Pillowfort is a new-ish social network with a charming name that gamers are starting to talk about, especially in the wake of Google+'s official death. (While it never caught on with the public, G+ had a strong fanbase of virtual world users.) Facebook and Twitter's problems with toxic users and bot manipulation remain epic, and Plurk, another social network with a cult following of virtual world fans, has been slumping in recent years. Will they prefer to help build a Pillowfort?
"It seems rather more locked down than Google," says Pillowfort fan, virtual world expert, and social media power user Patchouli. "It doesn't offer Google's +1 Likeish button, it doesn't do Events proper (though you can probably do blogposts listing events and tag them accordingly so that's a workaround), and it hasn't wound its tentacles throughout multiple services like G+ did. It's also lacking in anything resembling 'Social Search'. You can only look for stuff within Pillowfort. The only connections you can forge with other social networks are direct HTML links in your posts.

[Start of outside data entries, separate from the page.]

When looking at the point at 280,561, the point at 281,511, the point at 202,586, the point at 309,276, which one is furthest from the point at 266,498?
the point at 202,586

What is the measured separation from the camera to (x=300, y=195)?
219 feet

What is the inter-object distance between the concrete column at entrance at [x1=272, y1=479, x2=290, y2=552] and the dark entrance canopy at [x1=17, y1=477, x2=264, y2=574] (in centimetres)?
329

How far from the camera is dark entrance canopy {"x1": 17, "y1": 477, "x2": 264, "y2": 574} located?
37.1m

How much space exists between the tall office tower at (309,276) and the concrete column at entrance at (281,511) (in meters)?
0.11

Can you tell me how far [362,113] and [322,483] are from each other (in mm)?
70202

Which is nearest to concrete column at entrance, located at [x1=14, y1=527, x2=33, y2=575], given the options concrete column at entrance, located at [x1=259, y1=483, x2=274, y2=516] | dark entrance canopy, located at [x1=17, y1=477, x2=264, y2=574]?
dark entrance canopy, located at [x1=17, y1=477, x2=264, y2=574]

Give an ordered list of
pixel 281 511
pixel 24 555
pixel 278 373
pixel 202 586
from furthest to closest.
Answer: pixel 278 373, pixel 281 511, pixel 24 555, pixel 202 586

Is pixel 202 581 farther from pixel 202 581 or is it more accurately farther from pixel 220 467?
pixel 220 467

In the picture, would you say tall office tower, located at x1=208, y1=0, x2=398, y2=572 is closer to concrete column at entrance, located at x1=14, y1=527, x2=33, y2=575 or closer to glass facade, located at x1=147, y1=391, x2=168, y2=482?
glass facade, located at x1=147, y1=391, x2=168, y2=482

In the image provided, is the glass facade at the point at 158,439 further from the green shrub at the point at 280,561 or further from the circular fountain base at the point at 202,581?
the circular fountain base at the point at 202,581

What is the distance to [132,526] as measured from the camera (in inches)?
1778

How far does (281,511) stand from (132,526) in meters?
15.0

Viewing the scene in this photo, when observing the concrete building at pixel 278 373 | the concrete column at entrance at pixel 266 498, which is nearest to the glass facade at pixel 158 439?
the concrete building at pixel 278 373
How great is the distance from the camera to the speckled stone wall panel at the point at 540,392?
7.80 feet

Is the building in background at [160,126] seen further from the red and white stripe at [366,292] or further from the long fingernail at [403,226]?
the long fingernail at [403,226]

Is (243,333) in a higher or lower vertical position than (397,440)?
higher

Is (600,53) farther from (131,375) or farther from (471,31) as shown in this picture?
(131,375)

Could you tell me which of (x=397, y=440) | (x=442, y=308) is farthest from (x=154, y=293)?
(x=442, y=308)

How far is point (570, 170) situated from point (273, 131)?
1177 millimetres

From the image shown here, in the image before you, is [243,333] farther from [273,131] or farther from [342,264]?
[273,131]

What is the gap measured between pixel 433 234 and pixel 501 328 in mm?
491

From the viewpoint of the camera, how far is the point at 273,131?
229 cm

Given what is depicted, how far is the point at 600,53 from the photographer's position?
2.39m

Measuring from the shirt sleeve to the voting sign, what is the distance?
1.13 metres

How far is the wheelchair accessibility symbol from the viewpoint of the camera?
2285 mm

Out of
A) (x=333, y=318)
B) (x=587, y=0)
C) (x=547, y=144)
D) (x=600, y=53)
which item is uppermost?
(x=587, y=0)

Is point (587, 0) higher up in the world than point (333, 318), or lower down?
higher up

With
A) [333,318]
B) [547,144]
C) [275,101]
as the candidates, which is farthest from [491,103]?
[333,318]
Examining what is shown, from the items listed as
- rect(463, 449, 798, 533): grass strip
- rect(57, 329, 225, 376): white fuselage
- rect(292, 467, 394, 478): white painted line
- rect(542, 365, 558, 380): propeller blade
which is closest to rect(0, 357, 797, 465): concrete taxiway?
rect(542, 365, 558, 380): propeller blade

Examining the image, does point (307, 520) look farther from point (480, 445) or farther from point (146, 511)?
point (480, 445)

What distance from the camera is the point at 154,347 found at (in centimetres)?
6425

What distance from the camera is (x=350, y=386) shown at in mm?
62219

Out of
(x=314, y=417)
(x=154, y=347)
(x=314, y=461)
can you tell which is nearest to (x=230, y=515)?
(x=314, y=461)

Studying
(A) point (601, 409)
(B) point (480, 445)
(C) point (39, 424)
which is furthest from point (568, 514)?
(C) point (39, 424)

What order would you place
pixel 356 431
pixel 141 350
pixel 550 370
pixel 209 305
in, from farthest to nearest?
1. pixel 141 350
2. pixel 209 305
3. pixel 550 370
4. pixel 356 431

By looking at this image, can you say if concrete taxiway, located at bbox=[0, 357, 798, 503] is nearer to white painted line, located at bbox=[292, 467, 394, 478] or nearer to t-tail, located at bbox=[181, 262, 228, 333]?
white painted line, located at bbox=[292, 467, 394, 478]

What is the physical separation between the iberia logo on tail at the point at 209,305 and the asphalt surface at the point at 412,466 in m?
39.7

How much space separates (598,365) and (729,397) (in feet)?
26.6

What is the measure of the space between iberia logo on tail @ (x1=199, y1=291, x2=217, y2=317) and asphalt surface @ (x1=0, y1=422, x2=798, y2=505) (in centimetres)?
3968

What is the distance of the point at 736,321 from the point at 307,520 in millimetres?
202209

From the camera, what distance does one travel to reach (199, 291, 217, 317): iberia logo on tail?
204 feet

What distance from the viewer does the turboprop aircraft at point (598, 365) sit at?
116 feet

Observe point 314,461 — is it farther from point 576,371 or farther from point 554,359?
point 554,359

"A lot of this is probably a function of how much more work needs to be done to bring Pillowfort close to the standards we're used to in our other socmedia toolset. That and the fact that many social media networks enable cross-network sharing only through mutual contracts (and when these break down, it more often than not turns acrimonious at best - remember when Instagram links suddenly degraded from TwitterCards to obscure HTML links after Facebook bought Instagram out?).
"So in short, G+ refugees will be faced with not having a lot of things, but Pillowfort has core functionality that matches up quite well to what any service without a direct tie-in to the Google ecosystem can probably manage."

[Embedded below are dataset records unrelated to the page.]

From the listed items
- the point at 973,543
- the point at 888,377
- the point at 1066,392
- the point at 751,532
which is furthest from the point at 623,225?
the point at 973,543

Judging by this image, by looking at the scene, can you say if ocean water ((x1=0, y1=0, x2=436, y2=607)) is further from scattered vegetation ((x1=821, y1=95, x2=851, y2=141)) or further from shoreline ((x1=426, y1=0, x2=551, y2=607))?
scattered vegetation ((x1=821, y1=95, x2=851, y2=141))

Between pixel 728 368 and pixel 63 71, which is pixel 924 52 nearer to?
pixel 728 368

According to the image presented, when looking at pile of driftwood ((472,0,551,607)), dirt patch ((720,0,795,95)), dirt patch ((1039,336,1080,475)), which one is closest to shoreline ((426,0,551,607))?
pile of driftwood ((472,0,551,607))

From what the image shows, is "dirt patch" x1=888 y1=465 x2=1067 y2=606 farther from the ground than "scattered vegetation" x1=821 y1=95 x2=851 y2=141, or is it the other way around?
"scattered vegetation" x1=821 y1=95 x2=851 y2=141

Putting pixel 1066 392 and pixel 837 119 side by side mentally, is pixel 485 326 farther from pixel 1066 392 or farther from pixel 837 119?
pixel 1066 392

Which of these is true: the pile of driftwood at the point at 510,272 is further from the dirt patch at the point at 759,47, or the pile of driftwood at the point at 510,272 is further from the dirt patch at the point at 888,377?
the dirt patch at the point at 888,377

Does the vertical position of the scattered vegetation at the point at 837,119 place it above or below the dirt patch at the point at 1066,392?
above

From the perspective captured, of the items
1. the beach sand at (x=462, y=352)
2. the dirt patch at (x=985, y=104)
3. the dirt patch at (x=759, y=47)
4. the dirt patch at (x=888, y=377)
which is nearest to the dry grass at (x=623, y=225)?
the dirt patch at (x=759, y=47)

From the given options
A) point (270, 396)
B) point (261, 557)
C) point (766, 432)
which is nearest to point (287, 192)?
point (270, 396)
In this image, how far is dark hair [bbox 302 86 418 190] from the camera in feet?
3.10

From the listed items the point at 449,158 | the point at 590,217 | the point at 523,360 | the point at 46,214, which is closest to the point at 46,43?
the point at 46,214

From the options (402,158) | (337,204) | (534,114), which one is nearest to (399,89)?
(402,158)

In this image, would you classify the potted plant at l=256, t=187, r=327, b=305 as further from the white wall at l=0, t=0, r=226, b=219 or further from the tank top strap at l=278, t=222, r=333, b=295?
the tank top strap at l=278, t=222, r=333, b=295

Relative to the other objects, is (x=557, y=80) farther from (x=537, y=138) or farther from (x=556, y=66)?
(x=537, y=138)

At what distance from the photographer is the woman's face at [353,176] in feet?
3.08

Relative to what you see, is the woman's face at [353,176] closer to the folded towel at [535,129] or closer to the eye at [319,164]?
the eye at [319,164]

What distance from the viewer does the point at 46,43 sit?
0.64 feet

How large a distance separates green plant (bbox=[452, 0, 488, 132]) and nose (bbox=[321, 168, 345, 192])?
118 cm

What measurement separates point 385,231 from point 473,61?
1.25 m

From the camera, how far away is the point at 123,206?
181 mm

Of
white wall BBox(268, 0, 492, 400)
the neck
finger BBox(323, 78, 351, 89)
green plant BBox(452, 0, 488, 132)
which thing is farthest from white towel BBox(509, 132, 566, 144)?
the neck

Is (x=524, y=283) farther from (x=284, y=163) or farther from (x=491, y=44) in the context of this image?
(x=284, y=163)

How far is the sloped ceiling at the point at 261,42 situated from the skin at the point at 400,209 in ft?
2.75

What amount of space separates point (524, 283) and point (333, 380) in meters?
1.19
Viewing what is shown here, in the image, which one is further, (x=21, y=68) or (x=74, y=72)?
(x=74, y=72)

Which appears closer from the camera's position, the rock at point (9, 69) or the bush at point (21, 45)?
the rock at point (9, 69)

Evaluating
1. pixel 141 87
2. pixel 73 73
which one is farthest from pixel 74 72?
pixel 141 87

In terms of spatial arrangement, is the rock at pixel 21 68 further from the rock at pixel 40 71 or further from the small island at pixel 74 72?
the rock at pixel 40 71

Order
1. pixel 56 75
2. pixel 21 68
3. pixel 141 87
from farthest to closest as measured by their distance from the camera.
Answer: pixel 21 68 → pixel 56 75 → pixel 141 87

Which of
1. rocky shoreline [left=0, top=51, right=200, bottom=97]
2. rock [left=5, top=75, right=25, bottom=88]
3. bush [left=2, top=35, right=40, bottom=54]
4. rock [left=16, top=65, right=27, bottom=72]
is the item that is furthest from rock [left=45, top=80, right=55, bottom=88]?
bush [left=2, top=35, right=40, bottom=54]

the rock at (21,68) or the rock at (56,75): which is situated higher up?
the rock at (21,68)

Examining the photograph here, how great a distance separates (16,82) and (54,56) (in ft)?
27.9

So that's what Google+ users can expect. For folks from other social networks:
Interest in Plurk plummeting
"It's more akin to early-era Tumblr than Twitter actually. For starters, posts can be much longer than Tweets, allowing more nuance in what one wants to say. There are actual tagging capabilities (hashtags are clunky and tend to interfere with the flow when used in posts)
"Also: the system has 'Communities', forums that allow like minded individuals to share relevant posts and discussions. This is reminiscent of LiveJournal and Flickr's implementations.
"And most important of all for many of the newest comers, it doesn't have an obsession with censorship. At the moment Tumblr is blocking a lot of posts using AI for 'adult content'... such as breastfeeding education, tasteful classical art and erotica, and overly skin-colored art. Pillowfort currently has a hands-off approach that is cracking down only on the worst offenders while giving people room to experiment. Not sure how scalable this will be especially once they throw the gates wide open with free registration, but there's no sign of such a decision coming soon...
"It also has Facebook's ability to restrict the scope of who can read your posts with more finesse than Twitter's "protected or not" or Flickr's 'four levels and age restrictions' Important to realize that many of these traits may not apply if account creation isn't paywalled and it explodes. But there's a possibility that it may stay like this and gentrify gradually into a modern-day WeLL. Either outcome feels okay to me."